* [TEKS BACAAN]
OPINI  

Kijne dan Peran Profetis Pemimpin di Tanah Papua

Ansel Deri, Sekretaris Papua Circle Institute, Jakarta. Foto: Istimewa

Loading

Oleh Ansel Deri

Sekretaris Papua Circle Institute, Jakarta

PEMERINTAH dan masyarakat tanah Papua, khususnya umat Kristiani paling timur Indonesia, merayakan secara serentak Satu Abad Nubuatan Domine Izzak Samuel (IS) Kijne di seluruh Papua, tanah Melanesia pada Sabtu (25/10) lalu. Tahun 1923 Kijne menjejakkan kaki di tanah Papua.

Kehadiran Kijne, misionaris sederhana asal Belanda, negeri Kincir Angin, bukan alasan ambisi kuasa atau harta di atas tanah besar itu yang bertabur sumber daya alam (SDA) melimpah. Ia hanya hadir dengan cinta dan visi mulia: membangun masa depan Papua melalui pendidikan, budaya, dan kasih.

Puncak peringatan Satu Abad Nubuatan Kijne diisi dengan doa dan syukuran sebagai momentum rohani dan sosial atas karya Agung Tuhan yang menyata melalui tangan Kijne yang dibaptis sebagai Bapak Bangsa Papua dan Peletak Dasar Peradaban Papua serta para misionaris asing lainnya.

Kijne dan para misionaris perintis agama dan pendidikan di tanah Papua seperti Carl Wilhelm Ottouw, Johann Gottlob Geissler, Cornelis Le Cocq d’Armandville, dan berbagai tarekat misionaris lainnya lengket dengan masyarakat di awal manusia yang tinggal di pulau jumbo paling timur Indonesia belum mengenal agama dan hidup dalam adat dan tradisi yang kuat.

Kehadiran para misionaris dan penginjil di tanah Papua menandai babak awal jejak orang asli Papua mengenal agama dan pendidikan yang berujung lahirnya banyak pemimpin rohani dan pemerintahan di tengah masyarakat. Kijne dan para misionaris asing kala sungguh menyadari betapa besar tanggung jawab seorang misionaris atas tanah Papua.

Tanggung jawab profetis, kenabian mesti bergerak lebih dalam menembus lekuk tanah Papua agar manusia ciptaan-Nya di atas ‘potongan surga yang jatuh ke bumi” juga tersentuh kemajuan dalam iman dan satu tubuh mistik Kristus seturut ajaran iman kristiani.

Momentum Rohani

 Puncak peringatan Satu Abad Nubuatan IS Kijne pada Sabtu (25/10) merupakan momentum rohani dan spiritual umat Kristiani, khususnya para pemimpin pemerintahan dan rohani di tanah Papua. Doa tidak hanya terdaras dari ruang batin umat dan para pemimpin Kristiani untuk memuji kebesaran dan keagungan Tuhan di atas tanah Papua.

* [PETUNJUK PENGERJAAN]
1. Salin ulang bagian teks bacaan tentang Kijne, mulai dari "Puncak peringatan Satu Abad Nubuatan Kijne" sampai dengan "tradisi yang kuat.", tanpa mengubah satu kata pun.
2. Jawablah pertanyaan berikut berdasarkan teks bacaan tentang Kijne.
(a) Pada tahun berapa Kijne menjejakkan kaki di tanah Papua?
(b) Dari negeri mana Kijne berasal?
(c) Melalui tiga hal apa Kijne ingin membangun masa depan Papua?

* [BARIS DATA]
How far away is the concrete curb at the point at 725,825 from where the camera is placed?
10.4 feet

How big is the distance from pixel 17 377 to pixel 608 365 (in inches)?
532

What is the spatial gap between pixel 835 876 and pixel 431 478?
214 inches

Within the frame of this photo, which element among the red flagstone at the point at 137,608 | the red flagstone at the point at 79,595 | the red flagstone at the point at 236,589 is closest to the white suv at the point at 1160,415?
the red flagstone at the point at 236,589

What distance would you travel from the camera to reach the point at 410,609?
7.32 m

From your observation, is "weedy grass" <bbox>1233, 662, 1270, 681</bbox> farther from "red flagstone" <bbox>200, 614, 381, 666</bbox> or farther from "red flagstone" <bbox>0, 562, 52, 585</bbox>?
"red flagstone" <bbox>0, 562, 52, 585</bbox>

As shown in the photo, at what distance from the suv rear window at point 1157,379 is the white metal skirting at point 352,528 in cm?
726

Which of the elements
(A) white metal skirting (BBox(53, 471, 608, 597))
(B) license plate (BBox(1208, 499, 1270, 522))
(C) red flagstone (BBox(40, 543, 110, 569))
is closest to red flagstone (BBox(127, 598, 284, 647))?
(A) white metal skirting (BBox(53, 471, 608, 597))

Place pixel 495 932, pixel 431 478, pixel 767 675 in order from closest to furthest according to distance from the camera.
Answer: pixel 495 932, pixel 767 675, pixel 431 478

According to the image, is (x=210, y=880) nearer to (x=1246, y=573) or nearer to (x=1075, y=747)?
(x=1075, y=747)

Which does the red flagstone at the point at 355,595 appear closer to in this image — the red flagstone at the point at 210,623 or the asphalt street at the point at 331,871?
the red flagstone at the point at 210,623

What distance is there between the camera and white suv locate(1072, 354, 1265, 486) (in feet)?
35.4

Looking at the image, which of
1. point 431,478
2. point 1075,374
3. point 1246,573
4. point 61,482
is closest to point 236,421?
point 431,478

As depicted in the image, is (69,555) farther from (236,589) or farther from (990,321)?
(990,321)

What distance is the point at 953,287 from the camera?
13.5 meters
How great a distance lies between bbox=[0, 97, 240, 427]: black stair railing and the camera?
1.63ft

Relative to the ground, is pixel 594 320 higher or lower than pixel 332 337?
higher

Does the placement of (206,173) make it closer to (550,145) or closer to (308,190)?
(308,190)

* [KUNCI JAWABAN]
1.
Puncak peringatan Satu Abad Nubuatan Kijne diisi dengan doa dan syukuran sebagai momentum rohani dan sosial atas karya Agung Tuhan yang menyata melalui tangan Kijne yang dibaptis sebagai Bapak Bangsa Papua dan Peletak Dasar Peradaban Papua serta para misionaris asing lainnya.

Kijne dan para misionaris perintis agama dan pendidikan di tanah Papua seperti Carl Wilhelm Ottouw, Johann Gottlob Geissler, Cornelis Le Cocq d’Armandville, dan berbagai tarekat misionaris lainnya lengket dengan masyarakat di awal manusia yang tinggal di pulau jumbo paling timur Indonesia belum mengenal agama dan hidup dalam adat dan tradisi yang kuat.

2.
(a) 1923
(b) Belanda
(c) Pendidikan, budaya, dan kasih